What you are asked to do
The material below holds the lines to copy: from the one with "Skørter | Modern" up to and including the one with "istock Sunsets and". Copy them exactly and skip the pictures.

Working data
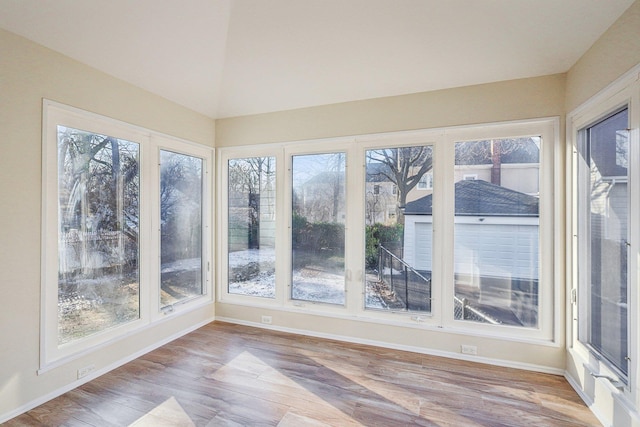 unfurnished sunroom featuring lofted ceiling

--

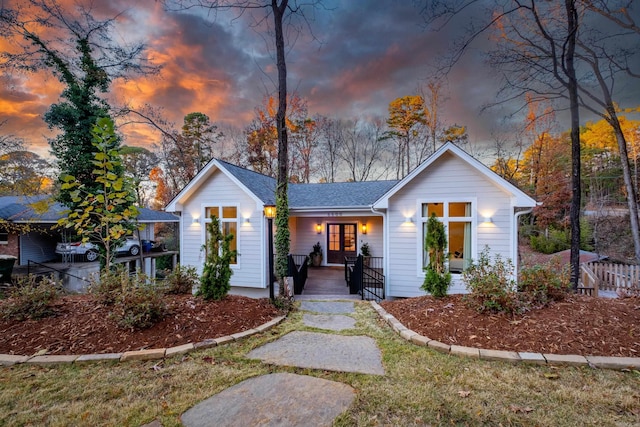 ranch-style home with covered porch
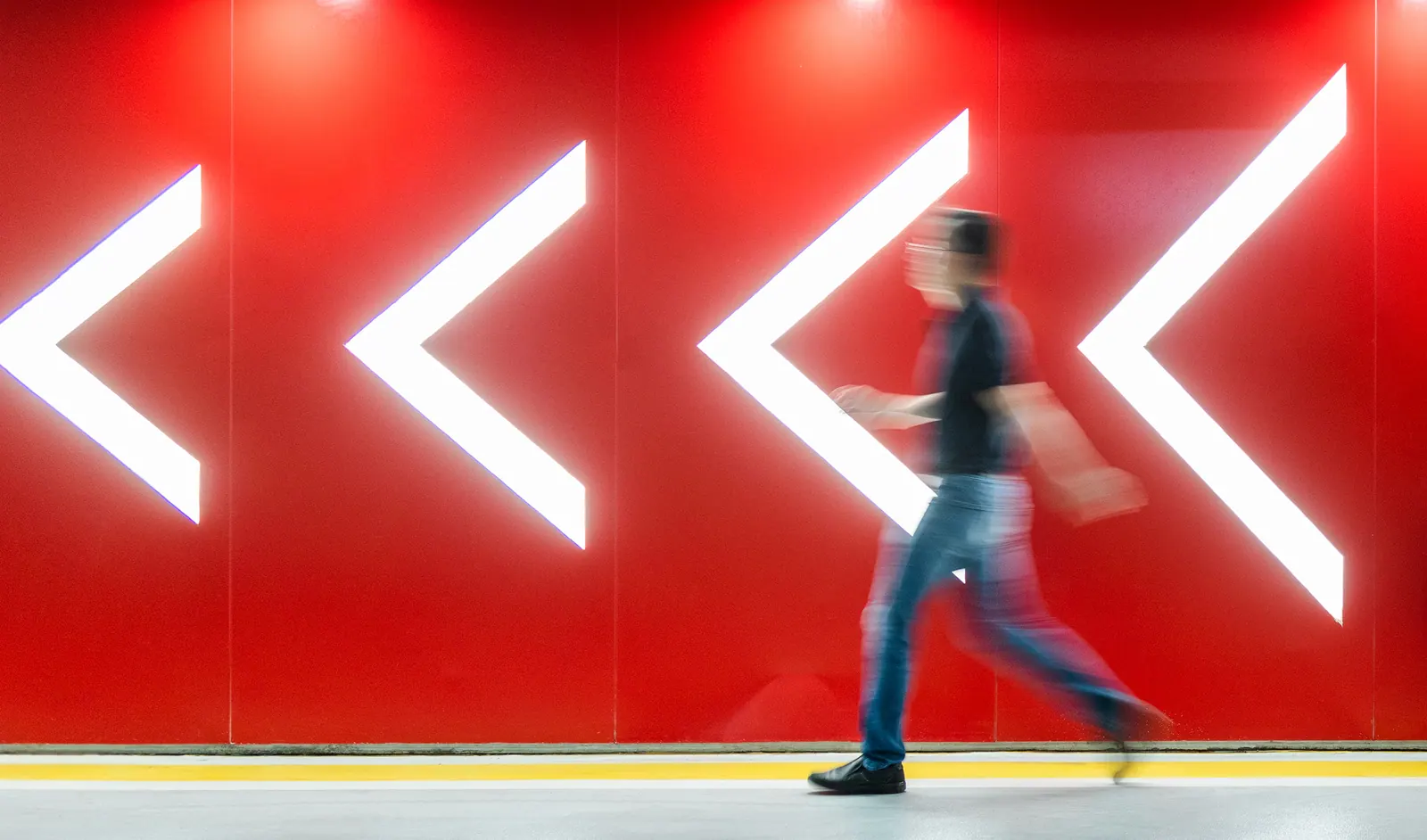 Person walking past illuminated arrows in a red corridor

--

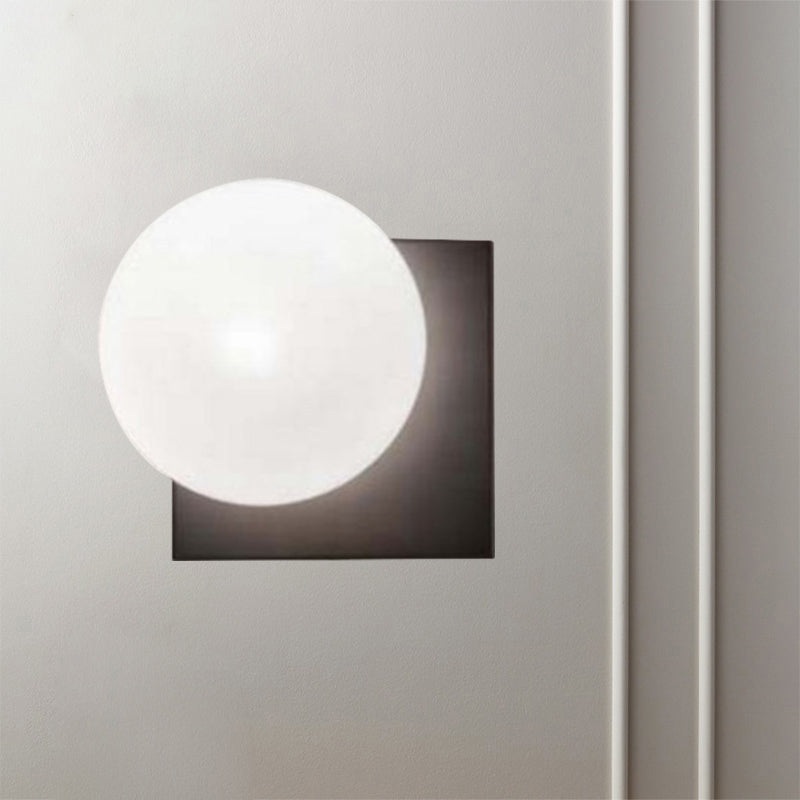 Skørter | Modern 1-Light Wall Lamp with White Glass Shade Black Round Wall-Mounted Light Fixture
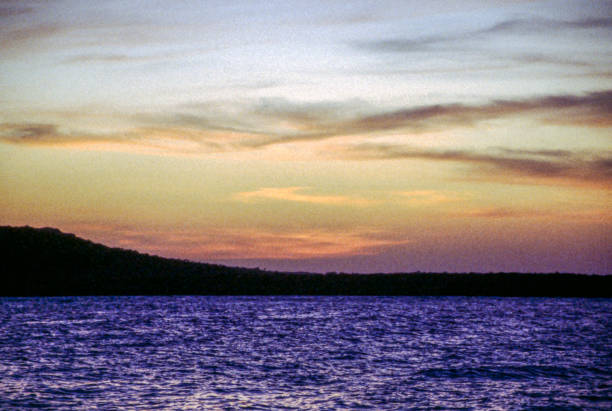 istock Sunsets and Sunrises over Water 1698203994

Solution
 Skørter | Modern 1-Light Wall Lamp with White Glass Shade Black Round Wall-Mounted Light Fixture
 istock Sunsets and Sunrises over Water 1698203994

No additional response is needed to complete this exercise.